Iron enters the body through the diet in two forms, heme and non-heme iron. Both forms are found in foods of both plant and animal origin. Not much is known about the absorption of heme iron, which is mostly consumed through foods of animal origin. Non-heme iron enters the proximal part of the small intestine, called the duodenum, and is absorbed by mature duodenal enterocytes. If iron is not immediately needed by the body, it is stored within the cells by ferritin, the major iron-storing protein. If the body does not end up needing this iron, it is lost through the death of the enterocyte. If the iron is immediately needed, it needs to move from the intestinal lumen into the bloodstream. This is accomplished by dietary iron (Fe3+) first being reduced to ferrous iron (Fe2+) by duodenal cytochrome B. Next, divalent metal transporters (DMT1) help the Fe2+ cross the apical brush-border of the enterocyte.
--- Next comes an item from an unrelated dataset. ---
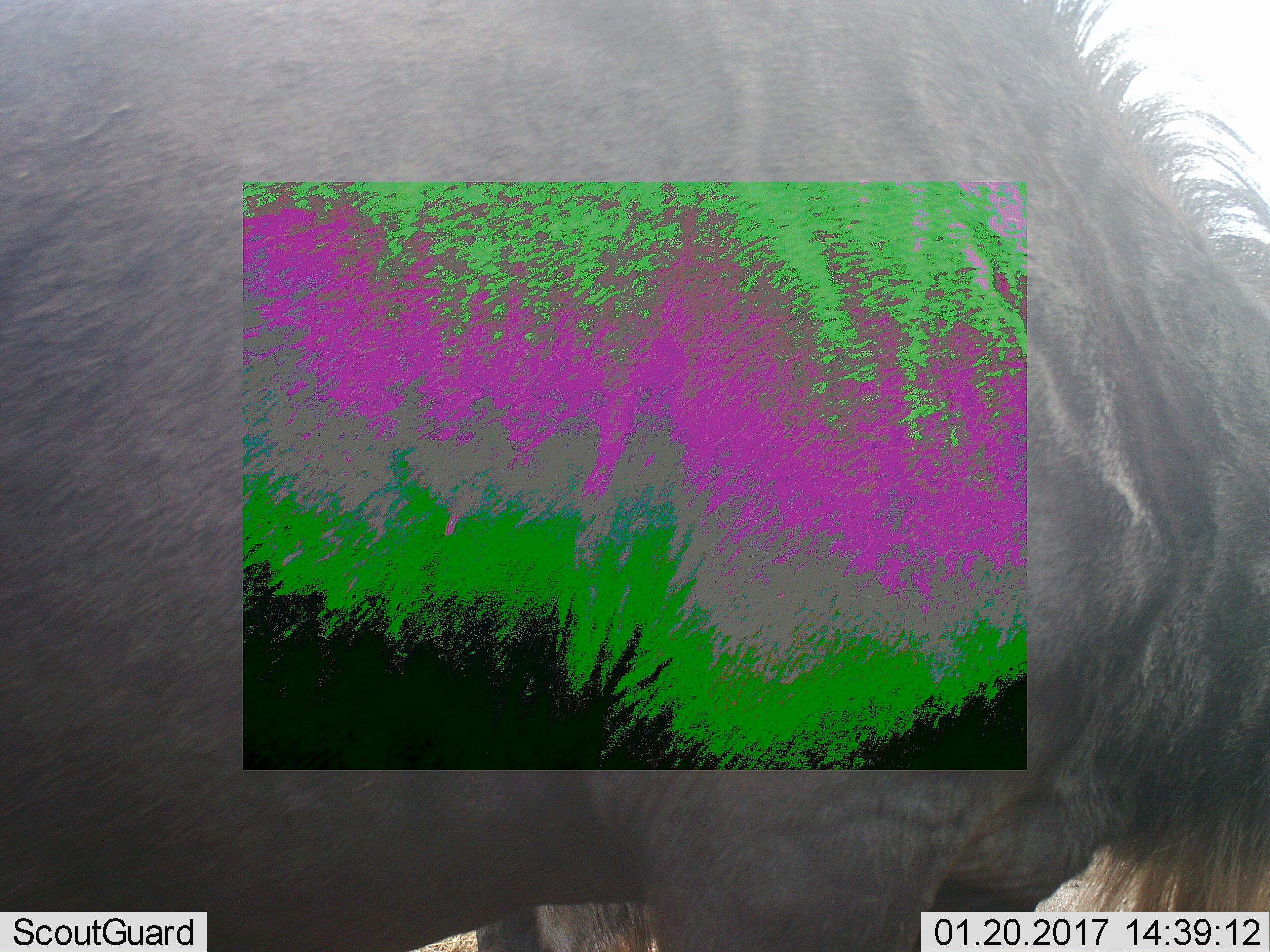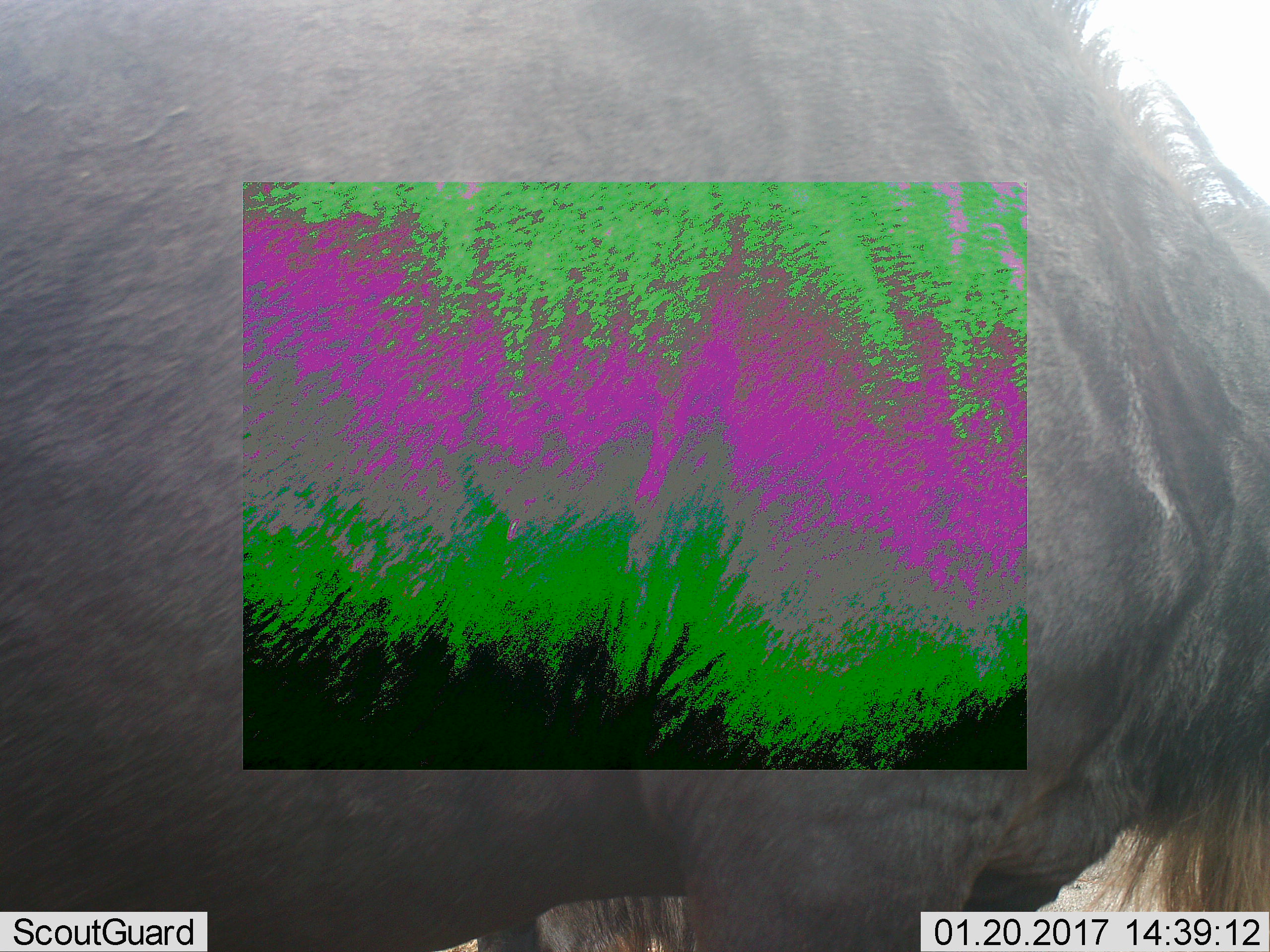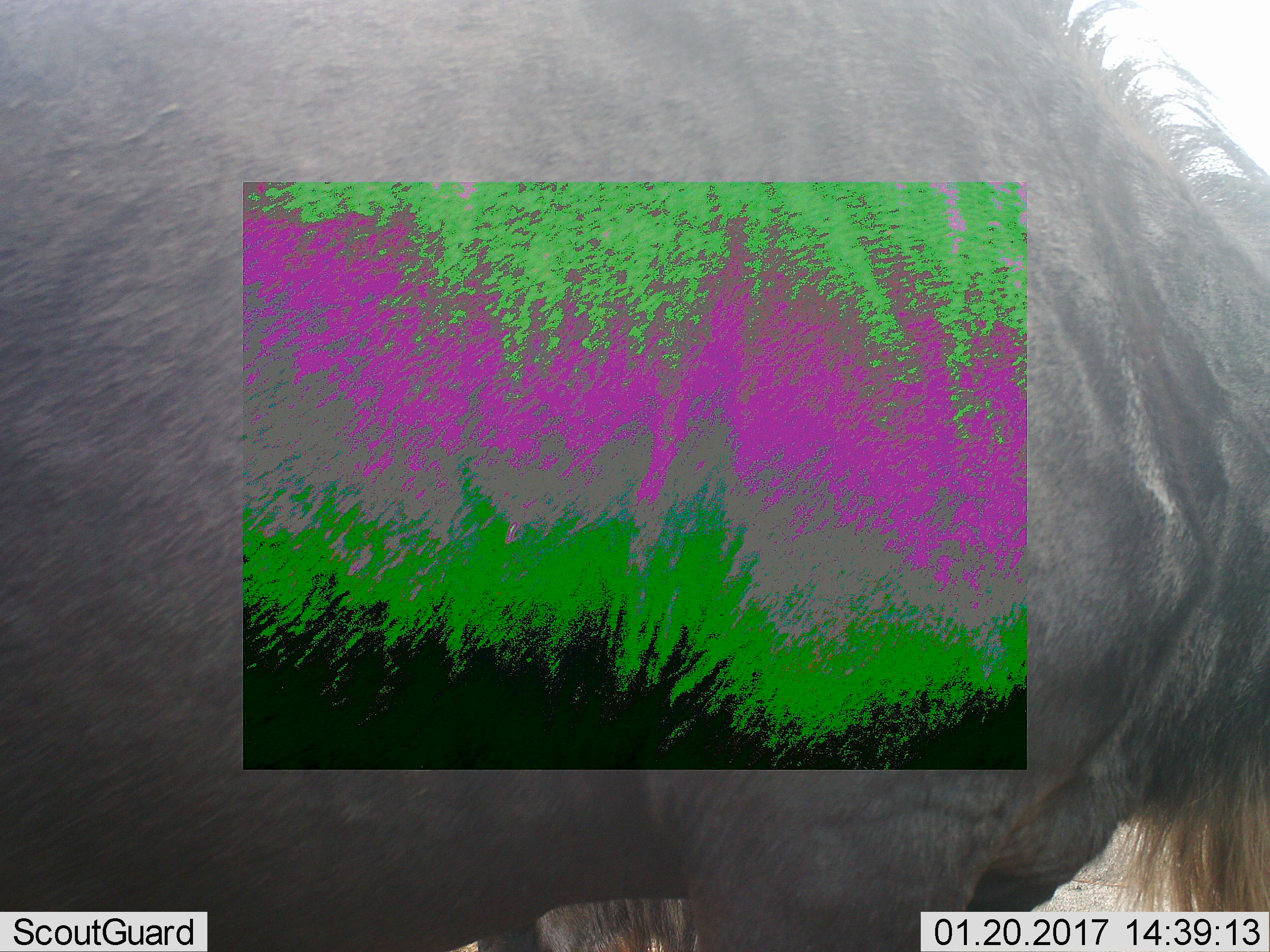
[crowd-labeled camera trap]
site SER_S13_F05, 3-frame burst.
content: unidentified animal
Ferroportin (FPN1) then steps in to export the iron across the enterocyte basolateral membrane, where it is then converted back into iron (Fe3+) to be used in the body. Newly absorbed or released iron binds to plasma transferrin which distributes the iron around the body. The place of most need is erythroid marrow where iron is utilized for hemoglobin synthesis in the making of new RBCs. Recycling of iron occurs when macrophages eat up RBCs, releasing the iron back into circulation either to be stored or used again. Iron homeostasis is controlled by Hepcidin which is released by the liver. If iron requirements increase, hepcidin levels decrease and more iron is mobilized from storage or absorbed in the duodenum. Alternatively, if there are adequate levels of iron hepcidin levels increase to downregulate these processes. Iron is utilized in the body for many things including RBC formation, immune function, brain function, muscle function, and energy production. (Anderson & Frazer, 2017)
Iron deficiency anemia (IDA) is a hypochromic-microcytic anemia characterized by abnormally small erythrocytes that contain reduced amounts of hemoglobin. Anemia is the direct result of iron store depletion due to inadequate dietary intake, blood loss, or metabolic dysfunction. Regardless of the cause of depletion, the main outcome of IDA is a reduction in hemoglobin synthesis. IDA occurs when the demand for iron by the body exceeds the supply. There are several stages that lead to this supply-demand imbalance which are explained below. Metabolic IDA is caused by various metabolic disorders that lead to either insufficient iron delivery to bone marrow or impaired iron use by the bone marrow. There may be sufficient iron stores in the body, but a functional issue leads to inadequate delivery or use for heme synthesis, therefore producing relative iron deficiency. Blood loss creates a need for more iron, which leads to iron store depletion as the body rapidly uses stored iron to replace what is being lost. Inadequate dietary intake of iron leads to store depletion as the body uses up iron without it being replaced. (McCance & Rote, 2019)
Stages of Development:
- Body’s iron stores are depleted, RBC production proceeds normally with hemoglobin content remaining normal
- Reduction in iron transport to bone marrow, causing iron-deficient RBC production (hemoglobin content of RBC is reduced)
- Small, hemoglobin-deficient cells enter circulation, replacing normal RBC
Early symptoms of IDA include fatigue, weakness, shortness of breath, and pallor. These symptoms start to develop in stage three of development due to the reduction in hemoglobin leading to hypoxemia. As hemoglobin levels continue to drop, epithelial tissue begin to express structural and functional changes such as finger nails becoming brittle, thin, ridged and spoon-shaped (figure 1). These changes are caused by impaired capillary circulation. Glossitis, caused by tongue papillae atrophy, causes soreness and redness of the tongue (figure 2). Additionally, individuals with IDA experience angular stomatitis, a dry soreness in the epithelial tissues at the corners of the mouth. Iron is an essential component of many enzymes in the body (cytochromes, myoglobin, catalases, peroxidases). Individuals with IDA can also experience gastritis, neuromuscular changes, irritability, headaches, numbness, tingling, and vasomotor disturbances due to deficiencies in these iron-dependent enzymes. (McCance & Rote, 2019)
Evaluation of IDA is based on clinical symptoms and blood tests. Decreased levels of hemoglobin are caused by the direct reduction of hemoglobin synthesis caused by low levels of iron. Lower than normal serum iron, ferritin, and transferrin saturation levels will also be seen. Low levels of ferritin, the iron-storing protein, and transferring, the iron transporter are seen when iron levels are low because their functions are not in high demand (McCance & Rote, 2019).